Paul Hollingsworth, UK Economist at Capital Economics said: "We don’t think that the rise in CPI inflation has much further to run. Indeed, we expect it to peak at just above 3 per cent in October, before dropping back next year as the impact of the pound’s fall starts to fade."
In this respect, Samuel Tombs, Chief UK Economist at Pantheon Macroeconomics agreed, saying that "domestically-generated inflation remained weak in August. Inflation in the services sector only edged up to 2.7 per cent, from 2.6 per cent in July, remaining well below its 3.5 per cent average of the previous two decades. What’s more, this rise merely reflected a jump in the contribution from accommodation services, due to an unusually large fall in hotel prices a year ago."
But Mihir Kapadia – CEO and Founder of Sun Global Investments, partly blamed Brexit negotiations, saying: "The weak pound at least against the Euro, weighed down by its own problems from the hazy Brexit negotiations, is causing inflationary pressures by driving up the costs of imports.
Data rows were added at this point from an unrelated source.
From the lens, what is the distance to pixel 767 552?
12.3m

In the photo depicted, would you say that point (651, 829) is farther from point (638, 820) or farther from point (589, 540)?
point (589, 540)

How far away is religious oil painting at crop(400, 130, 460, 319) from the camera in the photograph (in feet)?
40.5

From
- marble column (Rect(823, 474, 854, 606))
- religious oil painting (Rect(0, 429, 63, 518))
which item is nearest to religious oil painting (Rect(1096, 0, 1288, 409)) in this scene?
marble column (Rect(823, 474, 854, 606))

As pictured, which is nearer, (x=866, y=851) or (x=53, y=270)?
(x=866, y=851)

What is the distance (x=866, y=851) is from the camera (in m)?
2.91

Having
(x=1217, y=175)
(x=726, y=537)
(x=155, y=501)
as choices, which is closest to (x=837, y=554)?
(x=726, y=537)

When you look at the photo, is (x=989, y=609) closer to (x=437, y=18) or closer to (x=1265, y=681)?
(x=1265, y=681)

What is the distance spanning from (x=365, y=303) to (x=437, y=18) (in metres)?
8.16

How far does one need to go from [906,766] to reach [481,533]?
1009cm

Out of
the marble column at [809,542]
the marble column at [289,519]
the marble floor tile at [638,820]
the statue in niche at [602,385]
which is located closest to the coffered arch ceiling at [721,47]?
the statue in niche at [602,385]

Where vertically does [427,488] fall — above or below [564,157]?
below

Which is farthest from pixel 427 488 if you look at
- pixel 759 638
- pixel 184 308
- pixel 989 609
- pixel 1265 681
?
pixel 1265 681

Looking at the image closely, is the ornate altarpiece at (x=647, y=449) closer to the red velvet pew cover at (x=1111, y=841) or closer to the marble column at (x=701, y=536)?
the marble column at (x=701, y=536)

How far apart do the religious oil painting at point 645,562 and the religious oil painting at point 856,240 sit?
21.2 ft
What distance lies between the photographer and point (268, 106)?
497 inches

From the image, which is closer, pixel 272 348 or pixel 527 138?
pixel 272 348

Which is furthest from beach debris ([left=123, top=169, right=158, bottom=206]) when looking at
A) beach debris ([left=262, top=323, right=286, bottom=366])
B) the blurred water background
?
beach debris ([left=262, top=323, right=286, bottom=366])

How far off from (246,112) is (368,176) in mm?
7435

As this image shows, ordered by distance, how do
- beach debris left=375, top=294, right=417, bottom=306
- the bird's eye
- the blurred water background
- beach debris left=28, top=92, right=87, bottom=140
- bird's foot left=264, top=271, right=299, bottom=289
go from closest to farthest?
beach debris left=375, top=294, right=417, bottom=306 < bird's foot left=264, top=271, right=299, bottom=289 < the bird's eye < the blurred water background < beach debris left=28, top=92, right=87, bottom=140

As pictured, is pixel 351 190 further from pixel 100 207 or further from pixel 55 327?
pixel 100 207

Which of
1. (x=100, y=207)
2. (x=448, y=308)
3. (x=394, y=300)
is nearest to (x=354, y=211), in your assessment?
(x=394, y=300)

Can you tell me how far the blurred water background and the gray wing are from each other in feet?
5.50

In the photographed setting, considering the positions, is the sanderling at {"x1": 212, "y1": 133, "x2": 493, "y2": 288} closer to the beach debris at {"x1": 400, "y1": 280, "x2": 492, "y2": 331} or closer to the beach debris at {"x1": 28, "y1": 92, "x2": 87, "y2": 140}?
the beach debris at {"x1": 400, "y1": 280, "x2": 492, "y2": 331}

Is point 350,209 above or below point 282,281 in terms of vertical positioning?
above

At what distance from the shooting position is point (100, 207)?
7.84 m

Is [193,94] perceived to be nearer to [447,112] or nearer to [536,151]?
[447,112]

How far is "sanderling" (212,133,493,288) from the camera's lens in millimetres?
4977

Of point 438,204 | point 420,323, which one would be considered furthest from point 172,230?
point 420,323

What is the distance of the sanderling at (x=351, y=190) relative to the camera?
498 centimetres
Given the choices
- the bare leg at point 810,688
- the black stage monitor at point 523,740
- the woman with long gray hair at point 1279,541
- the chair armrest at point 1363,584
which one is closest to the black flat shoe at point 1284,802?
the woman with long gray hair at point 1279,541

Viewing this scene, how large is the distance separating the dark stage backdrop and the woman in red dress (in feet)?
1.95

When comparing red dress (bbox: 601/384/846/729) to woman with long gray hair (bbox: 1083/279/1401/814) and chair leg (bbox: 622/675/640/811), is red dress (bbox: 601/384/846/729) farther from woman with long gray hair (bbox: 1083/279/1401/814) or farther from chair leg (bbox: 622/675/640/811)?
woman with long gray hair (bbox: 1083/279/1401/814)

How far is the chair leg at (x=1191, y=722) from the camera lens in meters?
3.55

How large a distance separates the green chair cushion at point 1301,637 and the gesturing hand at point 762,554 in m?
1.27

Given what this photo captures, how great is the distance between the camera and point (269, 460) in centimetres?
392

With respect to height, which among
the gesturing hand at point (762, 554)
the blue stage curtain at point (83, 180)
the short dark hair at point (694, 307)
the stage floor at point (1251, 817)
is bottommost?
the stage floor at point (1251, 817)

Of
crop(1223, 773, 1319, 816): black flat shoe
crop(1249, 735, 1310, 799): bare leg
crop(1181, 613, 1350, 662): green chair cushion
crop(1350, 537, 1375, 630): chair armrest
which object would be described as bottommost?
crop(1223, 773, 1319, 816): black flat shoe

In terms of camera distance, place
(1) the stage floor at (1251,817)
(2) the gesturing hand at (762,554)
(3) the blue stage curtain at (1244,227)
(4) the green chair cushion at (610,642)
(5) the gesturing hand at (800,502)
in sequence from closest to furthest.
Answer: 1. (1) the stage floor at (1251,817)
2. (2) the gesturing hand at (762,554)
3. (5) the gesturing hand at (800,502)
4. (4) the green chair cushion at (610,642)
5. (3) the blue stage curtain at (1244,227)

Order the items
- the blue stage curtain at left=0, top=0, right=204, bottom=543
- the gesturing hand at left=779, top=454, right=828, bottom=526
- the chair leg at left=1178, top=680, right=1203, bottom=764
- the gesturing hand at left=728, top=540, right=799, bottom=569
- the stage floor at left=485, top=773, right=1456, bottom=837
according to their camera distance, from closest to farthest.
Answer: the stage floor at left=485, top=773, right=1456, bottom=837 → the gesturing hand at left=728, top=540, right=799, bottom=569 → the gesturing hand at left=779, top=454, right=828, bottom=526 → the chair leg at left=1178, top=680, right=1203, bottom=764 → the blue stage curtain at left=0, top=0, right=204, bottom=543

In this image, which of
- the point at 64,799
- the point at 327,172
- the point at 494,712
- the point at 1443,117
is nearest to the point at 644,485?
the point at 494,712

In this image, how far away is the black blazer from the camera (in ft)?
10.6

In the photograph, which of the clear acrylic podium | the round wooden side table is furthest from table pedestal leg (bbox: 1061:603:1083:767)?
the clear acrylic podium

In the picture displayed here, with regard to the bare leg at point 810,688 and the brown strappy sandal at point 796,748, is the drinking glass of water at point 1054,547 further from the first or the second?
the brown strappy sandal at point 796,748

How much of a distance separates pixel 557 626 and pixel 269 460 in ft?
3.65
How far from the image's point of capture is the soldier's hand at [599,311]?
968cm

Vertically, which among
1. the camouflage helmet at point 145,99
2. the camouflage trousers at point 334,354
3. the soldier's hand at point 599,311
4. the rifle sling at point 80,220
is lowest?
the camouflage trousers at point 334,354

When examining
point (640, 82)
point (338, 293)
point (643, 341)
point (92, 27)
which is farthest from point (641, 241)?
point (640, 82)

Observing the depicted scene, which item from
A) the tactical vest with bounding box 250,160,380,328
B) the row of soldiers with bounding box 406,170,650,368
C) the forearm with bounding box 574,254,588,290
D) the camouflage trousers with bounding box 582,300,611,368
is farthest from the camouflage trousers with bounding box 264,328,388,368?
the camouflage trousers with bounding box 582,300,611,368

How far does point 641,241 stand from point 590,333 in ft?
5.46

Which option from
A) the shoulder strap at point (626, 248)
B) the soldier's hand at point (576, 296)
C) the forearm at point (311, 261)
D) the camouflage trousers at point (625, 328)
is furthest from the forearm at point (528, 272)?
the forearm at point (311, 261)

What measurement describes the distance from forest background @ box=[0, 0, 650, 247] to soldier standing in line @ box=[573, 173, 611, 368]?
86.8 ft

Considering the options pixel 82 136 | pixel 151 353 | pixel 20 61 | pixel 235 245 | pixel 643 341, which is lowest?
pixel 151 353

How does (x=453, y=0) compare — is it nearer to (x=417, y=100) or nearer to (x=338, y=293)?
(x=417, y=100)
In the near term, the pound is expected to add further pressure, as the Euro is threatening to reach parity with the sterling, as investors await the ECB’s decision on stimulus in October. "
As for interest rates, and what the MPC, the Bank of England's rate setting committee will do, Paresh Davdra, CEO and Co-Founder of RationalFX suggested that "the next few days will be key for the currency as investors anticipate the possibility another split within the BoE which could strengthen the case for a rate rise. However it still remains to be seen if the dovish majority at the BoE can be persuaded that the latest rise in inflation necessitates a more hawkish policy.”
While Paul Hollingsworth added: "With mixed signals on the strength of the economy, and the majority of the MPC appearing to be comfortable with a temporary, exchange-rate driven pick-up in headline inflation, we don’t think that the MPC will be panicked into raising rates imminently. But the first hike is still likely to come before markets expect."
Mr Tombs seems to disagree saying: "We still think, however, that the chances of a rate rise this year are remote; domestically-generated inflation is subdued, inflation expectations have remained well-anchored and GDP growth is too weak to warrant higher rates."